— Start of DOCUMENT SEGMENT —

Finally, I know that the bill will go through its Committee stage and there will be some useful discussion around the narrowing of the powers, as suggested by the amendments by the select committee. There is ample time for that to be discussed through the Committee stage. But can I say, from my small part in the DOC estate that is within my own electorate, we are very grateful for the good work that DOC rangers conduct within our area. Over the summer period, in particular, you see a natural increase in the number of Kiwis enjoying the DOC estate and offering to help with the activities of DOC rangers, where they can. Just at the back of my house they are improving the tracks. If you are up for it, there is a great walk, with a number of steps. If you are up for it, again, you can help take stones up a stairway—called the Hākarimata Ranges, Minister.
But can I say that, in so far as the DOC estate is concerned, these amendments, albeit small, are useful amendments for DOC rangers. At the border, when you see eggs being smuggled out, when you see things coming illegally into New Zealand—reptiles and the like—you realise that we have the luxury in New Zealand, being surrounded by ocean, to be able to protect what we have here and to be able to ensure that we can stop wildlife from going out elsewhere as best we can. In order for that to happen, amendments like this are very practical and useful to achieve that purpose. Kia ora.
SCOTT SIMPSON (National—Coromandel): Before I commence my contribution, I would just like to acknowledge, with grateful appreciation, the speech of the member who has just resumed her seat, the Hon Nanaia Mahuta. I think she neatly and aptly summed up the opportunities and challenges that the Local Government and Environment Committee was confronted with in terms of addressing what, on the face of it, seems like a relatively minor change but is actually a change that extends powers to full-time DOC rangers and, indeed, to full-time Fish and Game rangers to help them do the good work that they have done for so long and will continue to do to protect our native creatures that these days, sadly, are highly valued on the international black market.
It is 60 years since the principal legislation was introduced. Most of us in this Parliament have not seen any change to this legislation in our lifetimes. So I want to commend my friend and colleague the Minister of Conservation, the Hon Maggie Barry, for introducing this piece of legislation to the House. I think it is a good piece of legislation. It is balanced, it is measured, and it is appropriate. It modernises a piece of legislation that has actually served us as a nation well, and it has served the Department of Conservation well, but it is time to modernise it.

— End of DOCUMENT SEGMENT —

__DIRECTIVE__
In the parliamentary debate excerpt, the speaker in the second paragraph says New Zealand has "the luxury" of being able to protect its wildlife. In one to three sentences, explain what the speaker gives as the reason for that luxury.

— Start of PROVIDED RECORDS —

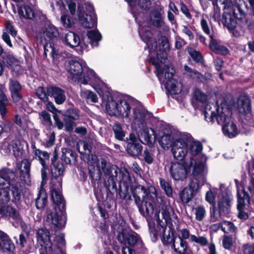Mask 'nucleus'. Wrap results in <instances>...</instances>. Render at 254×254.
<instances>
[{
  "instance_id": "nucleus-1",
  "label": "nucleus",
  "mask_w": 254,
  "mask_h": 254,
  "mask_svg": "<svg viewBox=\"0 0 254 254\" xmlns=\"http://www.w3.org/2000/svg\"><path fill=\"white\" fill-rule=\"evenodd\" d=\"M149 190L151 192L148 193L142 186H137L133 194L135 202L140 213L147 219L154 218L156 220L161 227L159 234L162 235L163 243H170L174 239L170 234V230L168 234L166 233V226L174 219H177V216L170 205L159 206V210L157 207L155 208L153 203L157 198V194L154 188L150 187Z\"/></svg>"
},
{
  "instance_id": "nucleus-2",
  "label": "nucleus",
  "mask_w": 254,
  "mask_h": 254,
  "mask_svg": "<svg viewBox=\"0 0 254 254\" xmlns=\"http://www.w3.org/2000/svg\"><path fill=\"white\" fill-rule=\"evenodd\" d=\"M163 51L162 53V56H159L158 52H156L157 61L154 58L150 57V62L155 65L156 67V74L161 84L164 85L165 87L172 94H177L182 92V85L181 83L173 78L174 73V70L173 67L169 65H164L163 69V64L166 63V54L164 52L169 48L168 42L166 39L162 40Z\"/></svg>"
},
{
  "instance_id": "nucleus-3",
  "label": "nucleus",
  "mask_w": 254,
  "mask_h": 254,
  "mask_svg": "<svg viewBox=\"0 0 254 254\" xmlns=\"http://www.w3.org/2000/svg\"><path fill=\"white\" fill-rule=\"evenodd\" d=\"M231 112L228 107L221 106L214 103L206 104L204 110V116L207 122H214L215 120L218 125L222 126V130L225 135L233 138L238 134L236 125L231 121Z\"/></svg>"
},
{
  "instance_id": "nucleus-4",
  "label": "nucleus",
  "mask_w": 254,
  "mask_h": 254,
  "mask_svg": "<svg viewBox=\"0 0 254 254\" xmlns=\"http://www.w3.org/2000/svg\"><path fill=\"white\" fill-rule=\"evenodd\" d=\"M67 71L75 81L84 85L89 84L99 94L101 93V89L104 86V83L92 69L83 67L77 61L71 60L68 62Z\"/></svg>"
},
{
  "instance_id": "nucleus-5",
  "label": "nucleus",
  "mask_w": 254,
  "mask_h": 254,
  "mask_svg": "<svg viewBox=\"0 0 254 254\" xmlns=\"http://www.w3.org/2000/svg\"><path fill=\"white\" fill-rule=\"evenodd\" d=\"M130 101L125 99L118 100L110 92H105L102 96V104L105 106L106 110L111 116H121L128 118L131 106Z\"/></svg>"
},
{
  "instance_id": "nucleus-6",
  "label": "nucleus",
  "mask_w": 254,
  "mask_h": 254,
  "mask_svg": "<svg viewBox=\"0 0 254 254\" xmlns=\"http://www.w3.org/2000/svg\"><path fill=\"white\" fill-rule=\"evenodd\" d=\"M90 175H117L118 173L125 175V169H120L117 166L108 163L105 159H101L98 162L96 167L90 165L88 166Z\"/></svg>"
},
{
  "instance_id": "nucleus-7",
  "label": "nucleus",
  "mask_w": 254,
  "mask_h": 254,
  "mask_svg": "<svg viewBox=\"0 0 254 254\" xmlns=\"http://www.w3.org/2000/svg\"><path fill=\"white\" fill-rule=\"evenodd\" d=\"M46 222L51 226L61 229L66 223V215L65 212L59 207L51 205L47 211Z\"/></svg>"
},
{
  "instance_id": "nucleus-8",
  "label": "nucleus",
  "mask_w": 254,
  "mask_h": 254,
  "mask_svg": "<svg viewBox=\"0 0 254 254\" xmlns=\"http://www.w3.org/2000/svg\"><path fill=\"white\" fill-rule=\"evenodd\" d=\"M237 187V209L239 211L238 217L242 220H246L249 215L244 211L247 203L250 202V197L241 184H238L237 180H235Z\"/></svg>"
},
{
  "instance_id": "nucleus-9",
  "label": "nucleus",
  "mask_w": 254,
  "mask_h": 254,
  "mask_svg": "<svg viewBox=\"0 0 254 254\" xmlns=\"http://www.w3.org/2000/svg\"><path fill=\"white\" fill-rule=\"evenodd\" d=\"M191 136L187 134L176 140L172 146V153L175 158L182 160L188 152L189 143Z\"/></svg>"
},
{
  "instance_id": "nucleus-10",
  "label": "nucleus",
  "mask_w": 254,
  "mask_h": 254,
  "mask_svg": "<svg viewBox=\"0 0 254 254\" xmlns=\"http://www.w3.org/2000/svg\"><path fill=\"white\" fill-rule=\"evenodd\" d=\"M61 190V178L59 177V176H52L51 178V197L54 203L52 205L59 207L60 204L64 205Z\"/></svg>"
},
{
  "instance_id": "nucleus-11",
  "label": "nucleus",
  "mask_w": 254,
  "mask_h": 254,
  "mask_svg": "<svg viewBox=\"0 0 254 254\" xmlns=\"http://www.w3.org/2000/svg\"><path fill=\"white\" fill-rule=\"evenodd\" d=\"M10 200V195L5 190L0 194V214L12 218L13 219H20V215L17 210L10 206H4L3 204L7 203Z\"/></svg>"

— End of PROVIDED RECORDS —

__ANSWER FOR THIS EXERCISE__
The speaker says New Zealand has this luxury because it is surrounded by ocean. That position lets the country protect what it has and, as best it can, stop wildlife from going out elsewhere.